### TEXT

+ + +

Doch so einfach ist die Rechnung nicht, sagt der deutsche Investmentbanker Gerd Kommer und Autor des Buchs Kaufen oder Mieten?. "Oft ist die Sache nicht richtig durchkalkuliert", sagt der Experte. Was meist nicht bedacht wird, sind die Nebenkosten. Sowohl jene beim Kauf selbst, etwa für Makler und den Eintrag ins Grundbuch – im Schnitt sind es in Österreich rund zehn Prozent des Kaufpreises –, als auch die laufenden Kosten zur Instandhaltung; hierfür müsse man mit 1,5 Prozent des Zeitwerts der Immobilie pro Jahr rechnen, so Kommer.

Rechnung geht nicht auf

Hinzu kommen die Kreditzinsen. Auch wenn sie heute niedriger sind als noch vor zehn Jahren, "das summiert sich auch jetzt", so der Investmentexperte. Wer nur 100.000 Euro an Kredit aufnimmt, mit einer jährlichen Rate von zwei Prozent und zehn Jahren Laufzeit, zahlt mehr als 15.000 Euro an Zinsen. "Über 30 Jahre gesehen, können diese gesamten Nebenkosten annähernd so hoch sein wie die Miete eines Mieters", sagt Kommer.

Diese Nebenkosten seien es auch, die die Rechnung nicht aufgehen lassen, dass ein Käufer monatlich so viel zahlt wie ein Mieter. Für die gleiche Wohnung gibt der Mieter im Schnitt 20 bis 30 Prozent im Monat weniger aus als der Käufer desselben Objekts, rechnet Kommer vor. Wer mietet, kann das anfängliche Eigenkapital, das der Käufer in die Wohnung steckt (meist sind es 30 Prozent), etwa in einen Fonds investieren – gemeinsam mit den monatlich 20–30 Prozent, die er oder sie über die Jahre spart. "So hat der Mieter nach 30 Jahren wahrscheinlich ein höheres Nettovermögen als der Käufer", so Kommer, selbst wenn es eine Wertsteigerung gibt – mit der man allerdings nicht automatisch rechnen sollte.

+ + +

### DATENAUSZÜGE

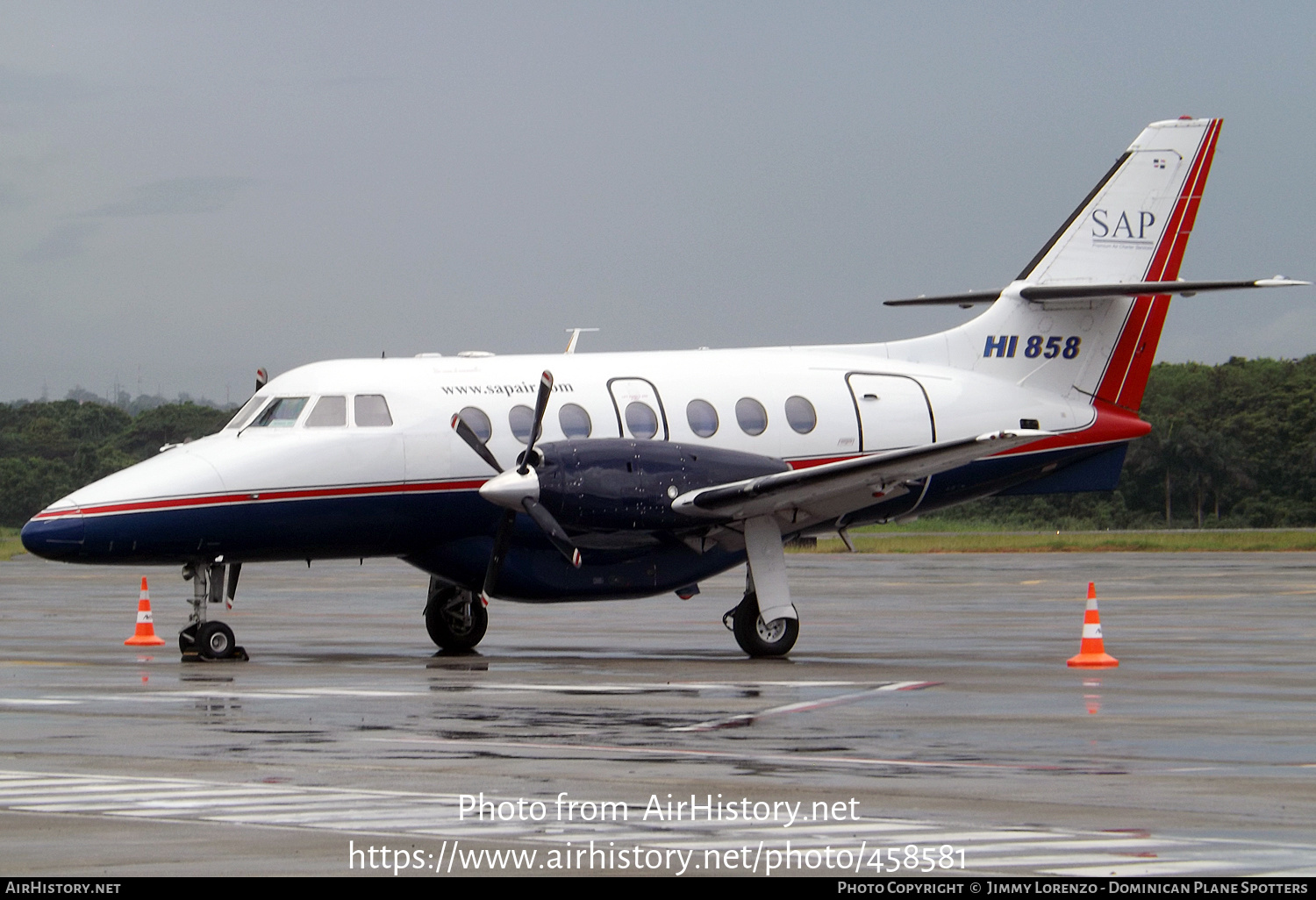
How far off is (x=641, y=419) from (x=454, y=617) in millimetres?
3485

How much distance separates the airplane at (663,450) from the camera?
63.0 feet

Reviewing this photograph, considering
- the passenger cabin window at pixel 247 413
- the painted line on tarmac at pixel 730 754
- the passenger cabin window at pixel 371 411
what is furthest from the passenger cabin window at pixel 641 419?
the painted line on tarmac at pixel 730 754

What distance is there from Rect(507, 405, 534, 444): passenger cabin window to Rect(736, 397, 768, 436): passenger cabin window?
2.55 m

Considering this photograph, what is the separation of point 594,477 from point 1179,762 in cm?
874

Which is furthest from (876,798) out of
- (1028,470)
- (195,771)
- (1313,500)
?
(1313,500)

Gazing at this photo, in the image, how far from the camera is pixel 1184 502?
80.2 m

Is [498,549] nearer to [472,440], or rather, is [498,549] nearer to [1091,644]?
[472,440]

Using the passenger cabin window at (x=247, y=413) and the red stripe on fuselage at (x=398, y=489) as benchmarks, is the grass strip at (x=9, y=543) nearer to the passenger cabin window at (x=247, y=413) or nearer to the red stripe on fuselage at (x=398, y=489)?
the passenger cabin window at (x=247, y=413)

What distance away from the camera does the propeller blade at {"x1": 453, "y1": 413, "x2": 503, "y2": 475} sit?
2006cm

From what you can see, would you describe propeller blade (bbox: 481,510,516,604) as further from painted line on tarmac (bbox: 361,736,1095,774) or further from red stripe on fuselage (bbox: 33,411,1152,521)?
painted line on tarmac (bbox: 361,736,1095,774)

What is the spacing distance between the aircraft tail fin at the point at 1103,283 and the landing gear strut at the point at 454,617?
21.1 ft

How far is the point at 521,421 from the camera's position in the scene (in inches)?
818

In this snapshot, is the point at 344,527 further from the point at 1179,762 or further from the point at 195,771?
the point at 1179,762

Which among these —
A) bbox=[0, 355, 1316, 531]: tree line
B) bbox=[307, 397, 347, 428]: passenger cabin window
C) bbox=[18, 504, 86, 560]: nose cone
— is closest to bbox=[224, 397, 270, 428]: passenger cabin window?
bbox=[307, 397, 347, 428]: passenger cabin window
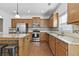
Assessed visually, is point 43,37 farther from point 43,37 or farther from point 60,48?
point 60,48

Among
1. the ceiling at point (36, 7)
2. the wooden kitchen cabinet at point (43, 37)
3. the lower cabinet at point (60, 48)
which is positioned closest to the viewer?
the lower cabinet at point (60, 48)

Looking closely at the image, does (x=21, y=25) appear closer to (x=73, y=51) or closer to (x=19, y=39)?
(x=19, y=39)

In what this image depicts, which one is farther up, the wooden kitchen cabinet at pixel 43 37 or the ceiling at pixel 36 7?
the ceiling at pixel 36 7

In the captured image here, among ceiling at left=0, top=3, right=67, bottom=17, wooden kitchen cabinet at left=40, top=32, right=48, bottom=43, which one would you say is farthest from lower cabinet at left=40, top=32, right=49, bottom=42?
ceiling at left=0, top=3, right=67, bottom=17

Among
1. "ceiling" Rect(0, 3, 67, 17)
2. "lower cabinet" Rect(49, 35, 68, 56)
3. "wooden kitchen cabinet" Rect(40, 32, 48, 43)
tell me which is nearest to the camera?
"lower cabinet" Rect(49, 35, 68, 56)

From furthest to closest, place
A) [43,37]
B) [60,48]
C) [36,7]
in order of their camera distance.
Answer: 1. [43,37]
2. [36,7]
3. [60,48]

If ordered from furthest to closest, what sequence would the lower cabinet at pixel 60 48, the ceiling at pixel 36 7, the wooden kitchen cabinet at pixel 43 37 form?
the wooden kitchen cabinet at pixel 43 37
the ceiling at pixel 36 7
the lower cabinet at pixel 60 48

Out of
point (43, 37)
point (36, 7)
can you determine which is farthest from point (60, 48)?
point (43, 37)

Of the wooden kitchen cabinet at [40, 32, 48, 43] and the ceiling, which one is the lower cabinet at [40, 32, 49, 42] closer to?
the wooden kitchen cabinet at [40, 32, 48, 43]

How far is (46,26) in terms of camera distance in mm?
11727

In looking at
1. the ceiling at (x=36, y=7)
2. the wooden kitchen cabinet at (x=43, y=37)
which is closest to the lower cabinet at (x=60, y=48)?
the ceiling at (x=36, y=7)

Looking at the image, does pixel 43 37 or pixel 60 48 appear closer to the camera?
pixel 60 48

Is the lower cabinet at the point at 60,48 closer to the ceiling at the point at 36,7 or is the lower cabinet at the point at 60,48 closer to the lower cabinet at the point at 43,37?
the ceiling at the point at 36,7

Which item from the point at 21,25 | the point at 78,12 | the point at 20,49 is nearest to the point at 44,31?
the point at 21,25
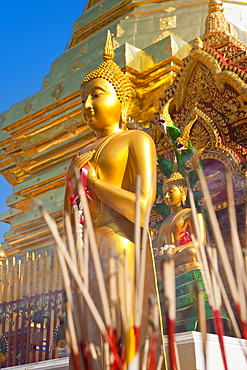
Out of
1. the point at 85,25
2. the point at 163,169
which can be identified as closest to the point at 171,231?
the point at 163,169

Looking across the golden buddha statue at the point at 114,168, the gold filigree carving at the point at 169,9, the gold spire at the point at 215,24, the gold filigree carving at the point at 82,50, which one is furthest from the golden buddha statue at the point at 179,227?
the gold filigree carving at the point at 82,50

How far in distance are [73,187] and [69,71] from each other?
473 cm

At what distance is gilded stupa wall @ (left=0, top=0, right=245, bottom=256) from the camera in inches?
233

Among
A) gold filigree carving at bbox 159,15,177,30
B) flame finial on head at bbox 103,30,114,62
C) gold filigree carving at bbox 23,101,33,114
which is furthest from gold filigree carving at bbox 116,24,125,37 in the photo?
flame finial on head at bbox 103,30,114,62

+ + +

### AUFGABENZIEL
Stimmen die folgenden Aussagen mit dem Text überein? Antworten Sie zu jeder Aussage mit Ja oder Nein und geben Sie die entscheidenden Worte des Textes wörtlich in Anführungszeichen an.
1. Die Nebenkosten beim Kauf liegen in Österreich im Schnitt bei rund zehn Prozent des Kaufpreises.
2. Für die laufende Instandhaltung muss man laut Kommer mit 3 Prozent des Zeitwerts der Immobilie pro Jahr rechnen.
3. Für die gleiche Wohnung gibt der Mieter im Schnitt 20 bis 30 Prozent im Monat weniger aus als der Käufer.

### ERWARTETE ANTWORT
1. Ja: „im Schnitt sind es in Österreich rund zehn Prozent des Kaufpreises“
2. Nein: „hierfür müsse man mit 1,5 Prozent des Zeitwerts der Immobilie pro Jahr rechnen“
3. Ja: „Für die gleiche Wohnung gibt der Mieter im Schnitt 20 bis 30 Prozent im Monat weniger aus als der Käufer desselben Objekts“